About MetisBrown
Judgment, not process.
Before urgency narrows the field.
Vision
MetisBrown is a partner-led advisory firm. We help Chairs, CEOs, and Boards of complex regulated financial institutions make better judgments on succession, strategic direction, and institution-shaping change.
We occupy the space that precedes search and consulting firms: independent, peer-level counsel delivered before urgency arrives, when the full range of options is still available and genuine choice is still possible.
Our work is confidential, relationship-led, and calibrated to the specific governance architecture of each institution we advise. We take a small number of engagements and stay close to each one.
Why Leadership Decisions Fail in Financial Services
Financial institutions face a structural shift in operating complexity – geopolitical, technological, regulatory, and climate-related – that demands a fundamentally different skill set at the top.
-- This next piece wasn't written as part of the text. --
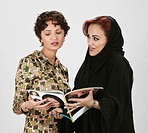 Two Arab lady reading a magazine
At the same time, the sector is losing the competition for executive talent to industries with a stronger employer proposition.
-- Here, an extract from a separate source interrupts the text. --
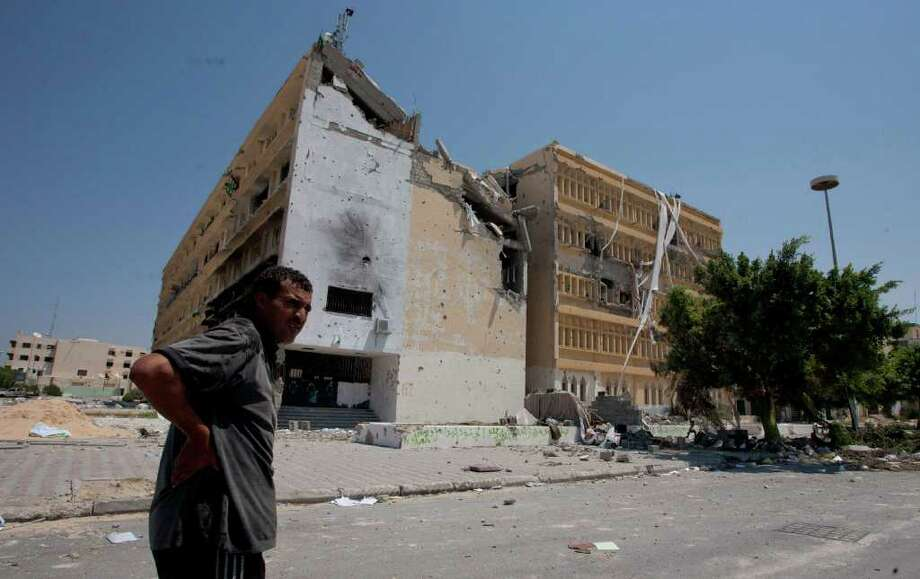 A Libyan man looks on in front of the partially destroyed building at the central square in Zawiya, LIbya, Saturday, Aug. 20, 2011. Libyan rebels expelled government forces from the strategic western city of Zawiya on Saturday, a major victory for the opposition in their march on Moammar Kadafi's stronghold of Tripoli. (AP Photo/Giulio Petrocco) Photo: Giulio Petrocco / AP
The cost of getting leadership decisions wrong has never been higher. Yet most failures at the top are not failures of process. They are failures of judgment, made years earlier, when the full range of options was still available. Our framework identifies three dynamics that drive this failure consistently across otherwise well-governed institutions.
1. The ‘Ready Now’ Illusion
Boards consistently mistake visibility for readiness. Executives who present fluently and handle board interactions with composure tend to be labelled capable long before the conditions of the top role have ever been tested. The illusion runs in both directions: leaders themselves often overestimate their own preparedness, mistaking a natural career progression for what is in reality a fundamental shift in the nature of authority itself.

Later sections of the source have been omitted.